Florida Keys News
Friday, May 20, 2011
City owes tourism to the late Frank Romano

He has been called the father of modern-day tourism marketing for Key West, a creator of Fantasy Fest, the founder of Key West Aloe and a supporter of countless charities, but many people in Key West lovingly just called Frank Romano their friend.

"He just loved Key West so much," a broken-hearted Joe Liszka said in the wake of the death of his life partner, business partner and best friend Thursday morning at the age of 88.

The two were together for more than 40 years, and could finish each other's sentences and predict each other's reactions to a joke over lunches at Louie's Backyard and other local venues.

Romano and Liszka arrived in Key West in the 1970s, when Romano's painful sunburn ultimately led to the creation of a skin care and cosmetics empire known as Key West Aloe.

It was Liszka's observation about October's ideal weather, but empty hotels, that led to the legendary Fantasy Fest -- now the island's largest event.

Liszka and Romano created the event, along with Fast Buck Freddie's owners Tony Falcone and the late Bill Conkle.

"Frank led the charge back in the 1980s for a modern-day tourism marketing program," said Andy Newman, of Newman PR, which has been publicizing the Florida Keys for more than 20 years.

"Before that, marketing was just a $100,000 line item in the county's budget that paid for billboards and brochures up and down the turnpike.

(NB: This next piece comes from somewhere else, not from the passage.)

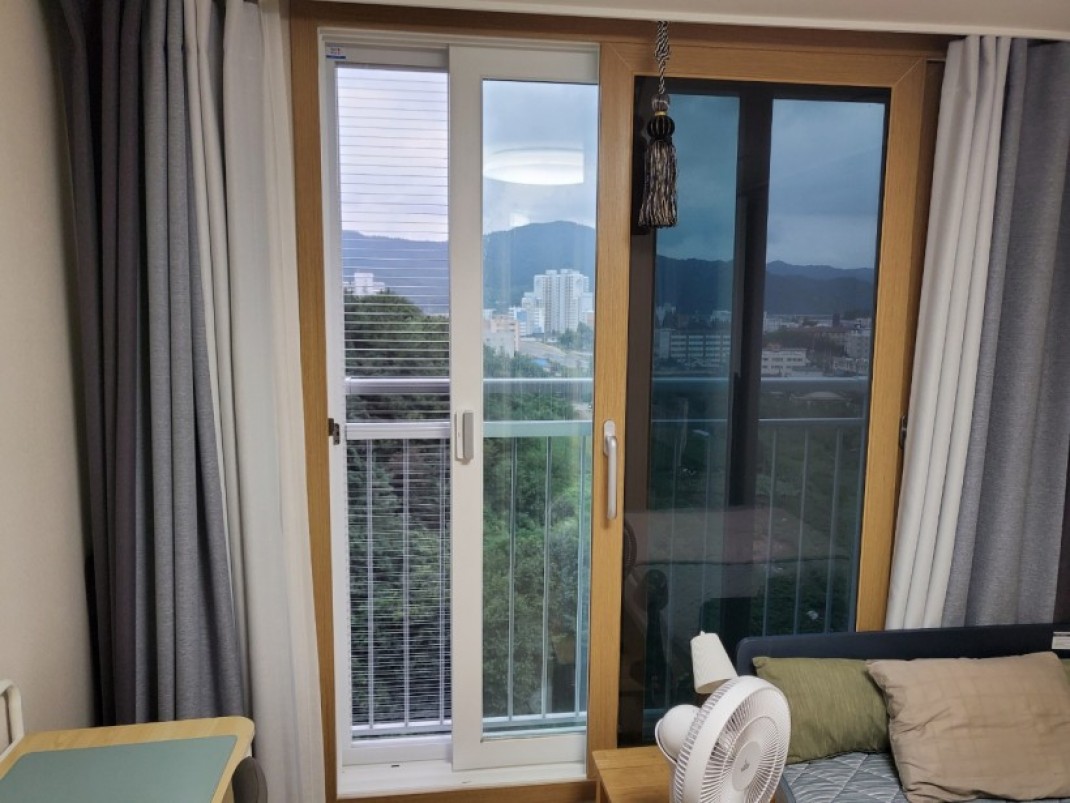 8cc2e71f844c37a4f3b7f343c89ba159_1630479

Frank knew they needed a serious promotional strategy and he had heard about a tourism tax that other places were collecting."

Key West voters approved the tourism "bed tax" in 1982, launching the organization now known as the Monroe County Tourist Development Council (TDC).

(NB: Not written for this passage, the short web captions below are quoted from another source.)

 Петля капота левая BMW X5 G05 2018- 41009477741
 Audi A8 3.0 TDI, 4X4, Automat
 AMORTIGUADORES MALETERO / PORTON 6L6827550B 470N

A year later, Keys voters also approved the tax, expanding the TDC to a countywide entity that now is responsible for a multimillion-dollar marketing program that puts "heads in beds," which is what Romano always knew was needed in the town he loved.

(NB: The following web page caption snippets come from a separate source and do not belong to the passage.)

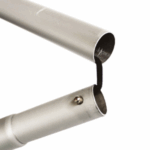 Mur "AMENAGEMENT DU DOMICILE du grand âge" – Image 5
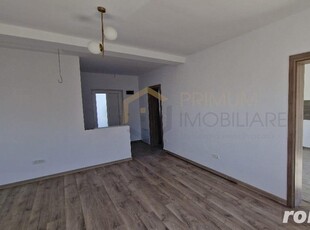 Duplex posibilitate de mansardare - 2 bai - personalizare interioara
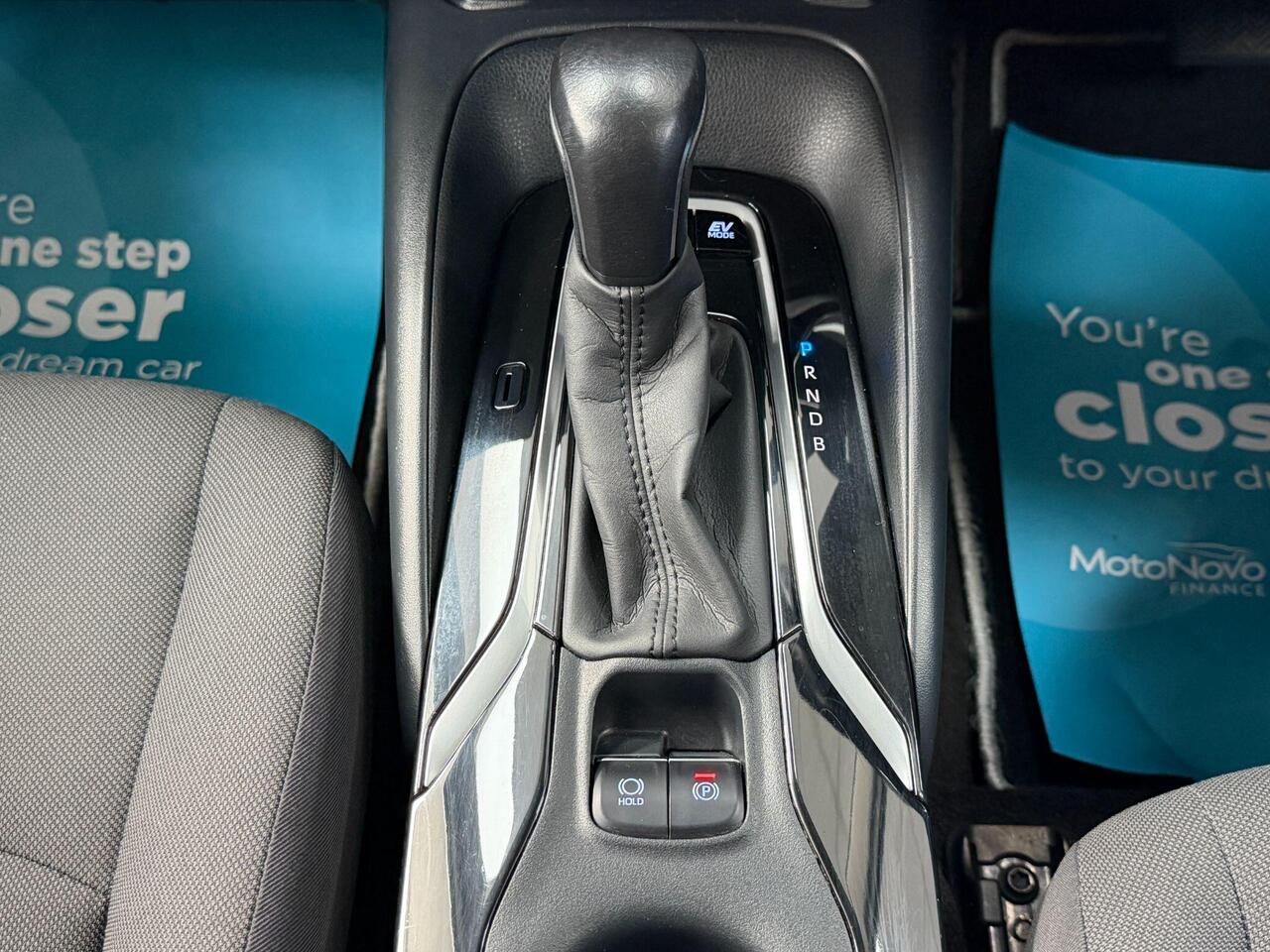 Used Toyota Corolla 2022 for sale - 77743929: Photo 24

"There was a tremendous amount of pioneering work that he and the other initial members of the TDC did," Newman said.

"There was so much groundbreaking work being done for the community back in the 1980s."

Romano was known as much for his quick smile and generous spirit as he was for his business acumen.

His bushy eyebrows frequently would shoot up in delight, or furrow with concern, whenever he was dealing with people.

"He always had time for people," Newman said, recalling a sign behind Romano's desk that stated, "The king is entertaining audiences today." "There's an empty place in my heart right now; he just cared so damn much for the community."

There's a gaping hole in the Romano/Liszka family as well.

"My father, mother and both of my brothers died 30 years ago, so [Frank] was my surrogate father and the only family member I had until my son, Cody, was born," said Romano's niece, Kim.

"Two nights before my uncle died, I watched Joe tenderly feed him, and the love they shared was never more palpable."

Romano's accomplishments include the Key West Chamber of Commerce's prestigious Hall of Fame, the American Red Cross' Humanitarian of the Year Award, AIDS Help board member, chamber president and a host of other positions.

Before his retirement and arrival in Key West, Romano had owned a cosmetics factory in New York.

"Last year my uncle told me that he'd had a wonderful, full life with Joe and he'd done everything he'd wanted to do," Kim Romano said.

Information about funeral services will be forthcoming.